How To Use An Em Dash, According To Cormac McCarthy

Novelist Cormac McCarthy has spent twenty years editing what feels like the opposite of a novel: scientific papers by faculty members and postdocs at the Santa Fe Institute. Some of the scientists he worked with have paraphrased and compiled McCarthy’s best writing advice. It applies to all kinds of writing, from emails to novels.

As an em dash abuser, I especially liked this tip:

Dashes should emphasise the clauses you consider most important — without using bold or italics — and not only for defining terms. (Parentheses can present clauses more quietly and gently than commas.)

McCarthy has more punctuation advice. By advising on how to use different marks, he reveals their purpose and effect on the reading experience:

Don’t lean on semicolons as a crutch to join loosely linked ideas. This only encourages bad writing. You can occasionally use contractions such as isn’t, don’t, it’s and shouldn’t. Don’t be overly formal.

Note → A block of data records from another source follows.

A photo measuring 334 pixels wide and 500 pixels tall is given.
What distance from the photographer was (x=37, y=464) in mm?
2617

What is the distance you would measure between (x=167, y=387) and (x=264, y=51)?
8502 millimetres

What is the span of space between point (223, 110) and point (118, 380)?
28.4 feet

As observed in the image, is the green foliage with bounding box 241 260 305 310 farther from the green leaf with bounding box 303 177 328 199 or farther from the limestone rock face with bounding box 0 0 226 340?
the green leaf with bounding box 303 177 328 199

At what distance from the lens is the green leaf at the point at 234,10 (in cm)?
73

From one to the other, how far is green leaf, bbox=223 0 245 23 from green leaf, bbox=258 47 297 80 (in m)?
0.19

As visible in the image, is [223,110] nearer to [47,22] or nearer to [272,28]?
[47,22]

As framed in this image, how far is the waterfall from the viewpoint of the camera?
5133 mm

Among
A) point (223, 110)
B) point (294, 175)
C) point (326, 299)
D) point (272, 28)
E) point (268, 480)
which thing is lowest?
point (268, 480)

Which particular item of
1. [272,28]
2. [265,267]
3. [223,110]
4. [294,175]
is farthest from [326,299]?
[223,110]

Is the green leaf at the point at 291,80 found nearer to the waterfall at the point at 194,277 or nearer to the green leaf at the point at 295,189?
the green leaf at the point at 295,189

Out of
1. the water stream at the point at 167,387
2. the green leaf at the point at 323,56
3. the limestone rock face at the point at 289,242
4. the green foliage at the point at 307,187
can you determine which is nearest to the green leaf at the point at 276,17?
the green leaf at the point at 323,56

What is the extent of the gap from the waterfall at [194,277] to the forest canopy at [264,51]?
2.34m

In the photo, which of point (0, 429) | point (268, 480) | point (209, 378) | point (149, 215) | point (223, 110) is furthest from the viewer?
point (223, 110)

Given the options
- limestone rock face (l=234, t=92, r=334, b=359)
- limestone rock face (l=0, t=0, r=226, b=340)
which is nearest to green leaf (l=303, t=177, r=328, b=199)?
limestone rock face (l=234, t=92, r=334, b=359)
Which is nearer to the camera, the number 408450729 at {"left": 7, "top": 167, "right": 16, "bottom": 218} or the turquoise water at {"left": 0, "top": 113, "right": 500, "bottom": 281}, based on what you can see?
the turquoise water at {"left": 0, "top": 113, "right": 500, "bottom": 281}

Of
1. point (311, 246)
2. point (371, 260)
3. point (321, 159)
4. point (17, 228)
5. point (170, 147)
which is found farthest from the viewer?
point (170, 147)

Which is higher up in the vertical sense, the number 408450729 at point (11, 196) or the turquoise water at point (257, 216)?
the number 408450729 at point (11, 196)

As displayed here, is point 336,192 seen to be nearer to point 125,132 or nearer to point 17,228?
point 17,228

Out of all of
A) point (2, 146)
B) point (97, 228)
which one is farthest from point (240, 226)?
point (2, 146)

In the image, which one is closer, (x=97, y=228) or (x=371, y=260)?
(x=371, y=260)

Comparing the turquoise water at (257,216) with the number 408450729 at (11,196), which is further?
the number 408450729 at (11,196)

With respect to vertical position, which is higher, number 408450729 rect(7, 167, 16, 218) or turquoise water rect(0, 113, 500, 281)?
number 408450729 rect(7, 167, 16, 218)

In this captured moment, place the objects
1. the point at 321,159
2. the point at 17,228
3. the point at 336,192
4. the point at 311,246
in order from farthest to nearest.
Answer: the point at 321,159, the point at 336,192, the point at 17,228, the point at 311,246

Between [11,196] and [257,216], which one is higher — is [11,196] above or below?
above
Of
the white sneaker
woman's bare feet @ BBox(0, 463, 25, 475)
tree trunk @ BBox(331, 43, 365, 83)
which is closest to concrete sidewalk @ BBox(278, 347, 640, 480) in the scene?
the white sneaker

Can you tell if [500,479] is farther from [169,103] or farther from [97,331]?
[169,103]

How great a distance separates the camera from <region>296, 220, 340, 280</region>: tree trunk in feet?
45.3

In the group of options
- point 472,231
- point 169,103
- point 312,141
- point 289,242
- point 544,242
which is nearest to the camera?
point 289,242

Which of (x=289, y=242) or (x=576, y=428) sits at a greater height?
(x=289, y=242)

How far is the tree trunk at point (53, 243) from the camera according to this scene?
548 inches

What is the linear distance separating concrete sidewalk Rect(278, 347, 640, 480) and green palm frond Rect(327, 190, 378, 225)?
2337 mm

And don’t use exclamation marks to call attention to the significance of a point. You could say ‘surprisingly’ or ‘intriguingly’ instead, but don’t overdo it. Use these words only once or twice per paper.

He recommends deleting unnecessary commas, and explains how to find them:

Commas denote a pause in speaking. The phrase “In contrast” at the start of a sentence needs a comma to emphasise that the sentence is distinguished from the previous one, not to distinguish the first two words of the sentence from the rest of the sentence. Speak the sentence aloud to find pauses.

McCarthy isn’t an em dash guy himself—more of a “three words and a period” guy. His prose style resembles an Ernest Hemingway who has still killed himself but managed to keep writing. But he’s not teaching people how to write like him. He’s teaching them how to write effectively.